Source text —

Globalization: The Key Concepts

By Thomas Hylland Eriksen | Go to book overview

INTRODUCTION

The very popularity of the word 'globalization signals a need for caution. The word was scarcely used before the late 1980s, even in academic circles, but today you can hardly open a newspaper without encountering the term. It might easily appear to be a fashionable label used to designate phenomena about which one has only the vaguest ideas. Yet to discard the concept of globalization, and the huge attention accorded the phenomena it encompasses, on such grounds, would be foolish. There is a real need for a common, generic term to describe the manifold, multisided ways in which the world is interconnected, and increasingly so. However, used by itself, the word 'globalization' is empty or at least fuzzy. Before moving to some substantial areas of globalization research in the subsequent chapters of this book, it is therefore necessary to do some sorting and sifting, to delimit some fields of enquiry and to propose a theoretical approach.

Problem requirements —
Pick up the introduction on globalization after its final sentence and keep writing it. The data that comes next has no connection to the text on globalization.

Stored records:
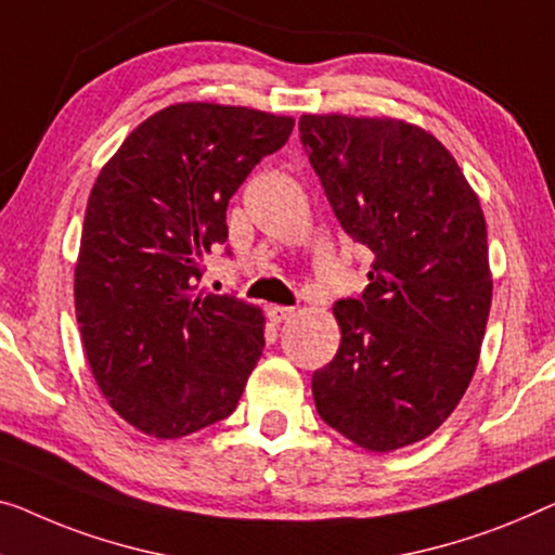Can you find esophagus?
<instances>
[{
  "label": "esophagus",
  "mask_w": 555,
  "mask_h": 555,
  "mask_svg": "<svg viewBox=\"0 0 555 555\" xmlns=\"http://www.w3.org/2000/svg\"><path fill=\"white\" fill-rule=\"evenodd\" d=\"M294 309H288V306H269V319L274 321V324H281V321L292 319Z\"/></svg>",
  "instance_id": "1"
}]
</instances>
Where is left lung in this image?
Instances as JSON below:
<instances>
[{"mask_svg":"<svg viewBox=\"0 0 555 555\" xmlns=\"http://www.w3.org/2000/svg\"><path fill=\"white\" fill-rule=\"evenodd\" d=\"M299 131L338 224L374 254L361 299L334 304L341 346L313 371V401L361 449H403L474 378L493 294L481 204L449 149L413 124L304 114Z\"/></svg>","mask_w":555,"mask_h":555,"instance_id":"1","label":"left lung"}]
</instances>
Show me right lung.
<instances>
[{
  "instance_id": "obj_1",
  "label": "right lung",
  "mask_w": 555,
  "mask_h": 555,
  "mask_svg": "<svg viewBox=\"0 0 555 555\" xmlns=\"http://www.w3.org/2000/svg\"><path fill=\"white\" fill-rule=\"evenodd\" d=\"M292 129V117L246 106L171 104L99 171L74 309L96 386L139 431L189 436L242 399L263 349V313L231 294H196V281L229 236V198Z\"/></svg>"
}]
</instances>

Result —
The fact that the term globalization is new does not mean that people have not been thinking and theorizing about global interconnectedness before. Perhaps the philosopher Hegel (1770—1831) was the first theorist of globalization, as he did not merely talk of connections between disparate areas and places but about the emerging consciousness about such connections. Through his famous concept of the world-spirit (Weltgeist) an abstract entity immanent in all peoples but unevenly developed, Hegel saw the possibility of imagining all of humanity as a kind of community. However, Hegel's older contemporary Kant (1724—1804) had already developed, chiefly in his important essay on eternal peace (Kant 2001 [1795]), an idea of cosmopolitanism that entailed equitable and respectful dialogue between the peoples of the world, regardless of their differences. Now, the philosophies of Kant and Hegel were developed in the same period as modern nationalism, and as will later become clear, the ideology of nationalism, although it is often contrasted with and seen as an enemy of globalization, shares many of its characteristics.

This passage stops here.